Start of INPUT MATERIAL
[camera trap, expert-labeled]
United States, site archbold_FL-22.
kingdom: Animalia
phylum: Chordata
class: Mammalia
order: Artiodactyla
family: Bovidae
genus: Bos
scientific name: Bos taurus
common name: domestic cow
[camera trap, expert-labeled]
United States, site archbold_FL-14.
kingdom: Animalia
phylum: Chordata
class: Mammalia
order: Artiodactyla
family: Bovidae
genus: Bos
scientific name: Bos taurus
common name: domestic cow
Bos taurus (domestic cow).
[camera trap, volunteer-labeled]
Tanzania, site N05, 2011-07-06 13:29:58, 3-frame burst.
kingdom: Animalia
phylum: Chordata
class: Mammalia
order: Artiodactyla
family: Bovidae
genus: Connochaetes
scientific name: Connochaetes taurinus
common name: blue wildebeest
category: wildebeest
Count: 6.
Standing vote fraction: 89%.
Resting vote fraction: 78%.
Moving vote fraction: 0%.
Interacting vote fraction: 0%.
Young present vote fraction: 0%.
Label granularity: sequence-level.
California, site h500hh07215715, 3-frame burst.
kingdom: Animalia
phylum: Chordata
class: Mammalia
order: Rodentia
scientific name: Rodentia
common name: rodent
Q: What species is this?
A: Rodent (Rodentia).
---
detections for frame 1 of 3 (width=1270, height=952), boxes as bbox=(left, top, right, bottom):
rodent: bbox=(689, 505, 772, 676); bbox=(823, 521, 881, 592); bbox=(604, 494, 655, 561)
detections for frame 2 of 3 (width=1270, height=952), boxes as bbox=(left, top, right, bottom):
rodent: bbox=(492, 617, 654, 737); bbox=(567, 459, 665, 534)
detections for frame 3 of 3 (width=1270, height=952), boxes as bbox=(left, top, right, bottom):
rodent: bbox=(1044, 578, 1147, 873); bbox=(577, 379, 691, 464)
End of INPUT MATERIAL
=== BRIEF ===
Please reproduce every line shown above, exactly as written.

=== ANSWER SECTION ===
[camera trap, expert-labeled]
United States, site archbold_FL-22.
kingdom: Animalia
phylum: Chordata
class: Mammalia
order: Artiodactyla
family: Bovidae
genus: Bos
scientific name: Bos taurus
common name: domestic cow
[camera trap, expert-labeled]
United States, site archbold_FL-14.
kingdom: Animalia
phylum: Chordata
class: Mammalia
order: Artiodactyla
family: Bovidae
genus: Bos
scientific name: Bos taurus
common name: domestic cow
Bos taurus (domestic cow).
[camera trap, volunteer-labeled]
Tanzania, site N05, 2011-07-06 13:29:58, 3-frame burst.
kingdom: Animalia
phylum: Chordata
class: Mammalia
order: Artiodactyla
family: Bovidae
genus: Connochaetes
scientific name: Connochaetes taurinus
common name: blue wildebeest
category: wildebeest
Count: 6.
Standing vote fraction: 89%.
Resting vote fraction: 78%.
Moving vote fraction: 0%.
Interacting vote fraction: 0%.
Young present vote fraction: 0%.
Label granularity: sequence-level.
California, site h500hh07215715, 3-frame burst.
kingdom: Animalia
phylum: Chordata
class: Mammalia
order: Rodentia
scientific name: Rodentia
common name: rodent
Q: What species is this?
A: Rodent (Rodentia).
---
detections for frame 1 of 3 (width=1270, height=952), boxes as bbox=(left, top, right, bottom):
rodent: bbox=(689, 505, 772, 676); bbox=(823, 521, 881, 592); bbox=(604, 494, 655, 561)
detections for frame 2 of 3 (width=1270, height=952), boxes as bbox=(left, top, right, bottom):
rodent: bbox=(492, 617, 654, 737); bbox=(567, 459, 665, 534)
detections for frame 3 of 3 (width=1270, height=952), boxes as bbox=(left, top, right, bottom):
rodent: bbox=(1044, 578, 1147, 873); bbox=(577, 379, 691, 464)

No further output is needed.